── Catatan yang diberikan ──

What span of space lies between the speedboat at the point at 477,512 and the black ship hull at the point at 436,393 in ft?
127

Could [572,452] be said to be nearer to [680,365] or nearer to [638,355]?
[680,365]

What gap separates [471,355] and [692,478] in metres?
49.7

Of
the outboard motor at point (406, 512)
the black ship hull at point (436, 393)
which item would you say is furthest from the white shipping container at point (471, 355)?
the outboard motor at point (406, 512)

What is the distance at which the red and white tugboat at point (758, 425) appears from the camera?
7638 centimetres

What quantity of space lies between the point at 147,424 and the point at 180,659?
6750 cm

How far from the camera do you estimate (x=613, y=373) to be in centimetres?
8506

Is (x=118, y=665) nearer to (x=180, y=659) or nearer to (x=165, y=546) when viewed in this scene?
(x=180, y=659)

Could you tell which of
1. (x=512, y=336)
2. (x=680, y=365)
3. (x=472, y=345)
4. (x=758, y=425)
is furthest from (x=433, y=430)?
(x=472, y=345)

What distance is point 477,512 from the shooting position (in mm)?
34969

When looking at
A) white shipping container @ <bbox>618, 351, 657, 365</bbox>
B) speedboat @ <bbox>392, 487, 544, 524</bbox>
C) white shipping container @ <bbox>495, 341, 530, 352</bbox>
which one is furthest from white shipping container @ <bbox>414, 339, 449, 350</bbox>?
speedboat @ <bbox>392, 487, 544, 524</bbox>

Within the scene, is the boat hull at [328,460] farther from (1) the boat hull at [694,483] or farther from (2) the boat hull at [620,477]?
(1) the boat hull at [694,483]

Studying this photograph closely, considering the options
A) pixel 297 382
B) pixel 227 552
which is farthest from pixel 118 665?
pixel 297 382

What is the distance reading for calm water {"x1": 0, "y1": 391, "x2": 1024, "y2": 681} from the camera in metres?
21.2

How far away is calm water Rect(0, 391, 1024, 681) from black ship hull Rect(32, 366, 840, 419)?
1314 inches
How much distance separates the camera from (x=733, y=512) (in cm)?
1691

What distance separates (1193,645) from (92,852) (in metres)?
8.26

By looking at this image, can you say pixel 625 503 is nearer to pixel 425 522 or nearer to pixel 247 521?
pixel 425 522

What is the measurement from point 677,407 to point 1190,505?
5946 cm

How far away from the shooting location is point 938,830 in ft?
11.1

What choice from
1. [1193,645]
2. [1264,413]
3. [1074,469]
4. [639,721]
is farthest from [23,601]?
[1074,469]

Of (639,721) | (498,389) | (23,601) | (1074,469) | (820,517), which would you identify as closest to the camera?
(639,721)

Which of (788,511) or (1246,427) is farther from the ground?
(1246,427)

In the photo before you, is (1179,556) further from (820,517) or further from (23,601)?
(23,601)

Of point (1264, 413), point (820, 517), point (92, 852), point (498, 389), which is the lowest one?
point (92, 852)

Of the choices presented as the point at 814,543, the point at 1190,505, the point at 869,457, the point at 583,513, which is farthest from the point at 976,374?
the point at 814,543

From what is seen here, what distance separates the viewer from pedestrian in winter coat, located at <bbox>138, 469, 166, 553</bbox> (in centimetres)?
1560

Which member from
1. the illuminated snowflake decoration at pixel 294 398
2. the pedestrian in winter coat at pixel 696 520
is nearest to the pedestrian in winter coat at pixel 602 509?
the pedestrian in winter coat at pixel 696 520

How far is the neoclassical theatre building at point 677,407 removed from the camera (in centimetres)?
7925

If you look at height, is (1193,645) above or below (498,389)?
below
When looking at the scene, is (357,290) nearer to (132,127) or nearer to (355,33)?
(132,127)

───

Yang dikerjakan:
Ubah seluruh catatan di atas menjadi daftar JSON berisi string, dengan satu string untuk setiap baris dan tanpa baris kosong.

Jawaban lengkap:
[
  "What span of space lies between the speedboat at the point at 477,512 and the black ship hull at the point at 436,393 in ft?",
  "127",
  "Could [572,452] be said to be nearer to [680,365] or nearer to [638,355]?",
  "[680,365]",
  "What gap separates [471,355] and [692,478] in metres?",
  "49.7",
  "Of",
  "the outboard motor at point (406, 512)",
  "the black ship hull at point (436, 393)",
  "which item would you say is furthest from the white shipping container at point (471, 355)?",
  "the outboard motor at point (406, 512)",
  "What is the distance at which the red and white tugboat at point (758, 425) appears from the camera?",
  "7638 centimetres",
  "What quantity of space lies between the point at 147,424 and the point at 180,659?",
  "6750 cm",
  "How far from the camera do you estimate (x=613, y=373) to be in centimetres?",
  "8506",
  "Is (x=118, y=665) nearer to (x=180, y=659) or nearer to (x=165, y=546) when viewed in this scene?",
  "(x=180, y=659)",
  "Could you tell which of",
  "1. (x=512, y=336)",
  "2. (x=680, y=365)",
  "3. (x=472, y=345)",
  "4. (x=758, y=425)",
  "is furthest from (x=433, y=430)?",
  "(x=472, y=345)",
  "What distance is point 477,512 from the shooting position (in mm)?",
  "34969",
  "When looking at",
  "A) white shipping container @ <bbox>618, 351, 657, 365</bbox>",
  "B) speedboat @ <bbox>392, 487, 544, 524</bbox>",
  "C) white shipping container @ <bbox>495, 341, 530, 352</bbox>",
  "which one is furthest from white shipping container @ <bbox>414, 339, 449, 350</bbox>?",
  "speedboat @ <bbox>392, 487, 544, 524</bbox>",
  "Within the scene, is the boat hull at [328,460] farther from (1) the boat hull at [694,483] or farther from (2) the boat hull at [620,477]?",
  "(1) the boat hull at [694,483]",
  "Studying this photograph closely, considering the options",
  "A) pixel 297 382",
  "B) pixel 227 552",
  "which is farthest from pixel 118 665?",
  "pixel 297 382",
  "What is the distance reading for calm water {\"x1\": 0, \"y1\": 391, \"x2\": 1024, \"y2\": 681} from the camera in metres?",
  "21.2",
  "How far away is calm water Rect(0, 391, 1024, 681) from black ship hull Rect(32, 366, 840, 419)?",
  "1314 inches",
  "How much distance separates the camera from (x=733, y=512) (in cm)?",
  "1691",
  "What distance separates (1193,645) from (92,852) (in metres)?",
  "8.26",
  "By looking at this image, can you say pixel 625 503 is nearer to pixel 425 522 or nearer to pixel 247 521?",
  "pixel 425 522",
  "What is the measurement from point 677,407 to point 1190,505?",
  "5946 cm",
  "How far away from the shooting location is point 938,830 in ft?",
  "11.1",
  "What choice from",
  "1. [1193,645]",
  "2. [1264,413]",
  "3. [1074,469]",
  "4. [639,721]",
  "is farthest from [23,601]?",
  "[1074,469]",
  "Of (639,721) | (498,389) | (23,601) | (1074,469) | (820,517), which would you identify as closest to the camera?",
  "(639,721)",
  "Which of (788,511) or (1246,427) is farther from the ground?",
  "(1246,427)",
  "In the photo before you, is (1179,556) further from (820,517) or further from (23,601)?",
  "(23,601)",
  "Of point (1264, 413), point (820, 517), point (92, 852), point (498, 389), which is the lowest one?",
  "point (92, 852)",
  "Of the choices presented as the point at 814,543, the point at 1190,505, the point at 869,457, the point at 583,513, which is farthest from the point at 976,374?",
  "the point at 814,543",
  "From what is seen here, what distance separates the viewer from pedestrian in winter coat, located at <bbox>138, 469, 166, 553</bbox> (in centimetres)?",
  "1560",
  "Which member from",
  "1. the illuminated snowflake decoration at pixel 294 398",
  "2. the pedestrian in winter coat at pixel 696 520",
  "is nearest to the pedestrian in winter coat at pixel 602 509?",
  "the pedestrian in winter coat at pixel 696 520",
  "How far is the neoclassical theatre building at point 677,407 removed from the camera (in centimetres)?",
  "7925",
  "If you look at height, is (1193,645) above or below (498,389)?",
  "below",
  "When looking at the scene, is (357,290) nearer to (132,127) or nearer to (355,33)?",
  "(132,127)"
]